Арнольдов думает, говорит про себя:
— Мохнатое. Не пищит, а стреляет… Что это такое? — и разводит руками. — Нет, не знаю. Ружье?
— Ружье? Тоже, ружье! Полотенце.
— А почему же не пищит, а стреляет?
Кирилл малый удивленно развел руками, так же, как перед этим Арнольдов:
— Сам поражаюсь.
Арнольдов хохочет:
— Ай да полотенце. Значит, сам поражаешься? — Он подхватил на руки Кирилла малого и поднял его над своей головой. — Поражаешься, значит? Славный ты парень, Только плохо ешь.
— Я теперь все ем. Суп ем, мясо ем. Я буду сильный. У тебя руки сильные?
— Сильные.
— Ты кошку через крышу закинешь?
— Закину.
— А милиционера?
— И милиционера.
— А маму?
— Ой, маму я не буду.
— Не будешь? И не надо. Она ушибется. Пусти-ка, — и, сойдя с рук Арнольдова, он направился к матери, взобрался на колени, вплотную припал к ее уху и, глядя одним глазом в сторону Арнольдова, громко зашептал: — Мама! Папа сказал, чтобы я узнал, что вы говорите тут с дядей Иосифом. Ты только никому…

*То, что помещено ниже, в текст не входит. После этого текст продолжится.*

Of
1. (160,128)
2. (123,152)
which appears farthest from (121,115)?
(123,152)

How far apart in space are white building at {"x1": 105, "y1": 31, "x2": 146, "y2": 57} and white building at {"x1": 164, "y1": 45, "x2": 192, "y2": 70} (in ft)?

Стеша смущенно что-то шепнула ему на ухо.
— Ну, раз нехорошо… я не буду… А вот у Васьки Крюкова два папы. Свой и чужой. Ты только никому не говори. А свой все-таки лучше.
Арнольдов был уже внизу, переодевался.
— Ты только никому не говори, не говори, — упрашивал мать Кирилл малый. — Потому что это секрет. А почему ты в таком платье? А почему у тебя глаза грустные? А почему ты не хочешь идти вниз? А почему вы с папой не гуляете? — Он забросал ее вопросами, а она сидела и молчала.